* TASK INPUTS
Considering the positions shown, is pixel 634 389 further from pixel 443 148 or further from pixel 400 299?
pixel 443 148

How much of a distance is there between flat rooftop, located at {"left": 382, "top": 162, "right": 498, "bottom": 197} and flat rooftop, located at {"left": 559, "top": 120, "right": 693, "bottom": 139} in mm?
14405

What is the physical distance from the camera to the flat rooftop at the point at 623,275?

* REQUIREMENT
Return each of the items above word for word, without changing anything.

* SOLUTION FOR THIS PROBLEM
Considering the positions shown, is pixel 634 389 further from pixel 443 148 or further from pixel 400 299?
pixel 443 148

How much of a distance is there between flat rooftop, located at {"left": 382, "top": 162, "right": 498, "bottom": 197} and flat rooftop, located at {"left": 559, "top": 120, "right": 693, "bottom": 139} in mm?
14405

What is the physical distance from the camera to the flat rooftop at the point at 623,275?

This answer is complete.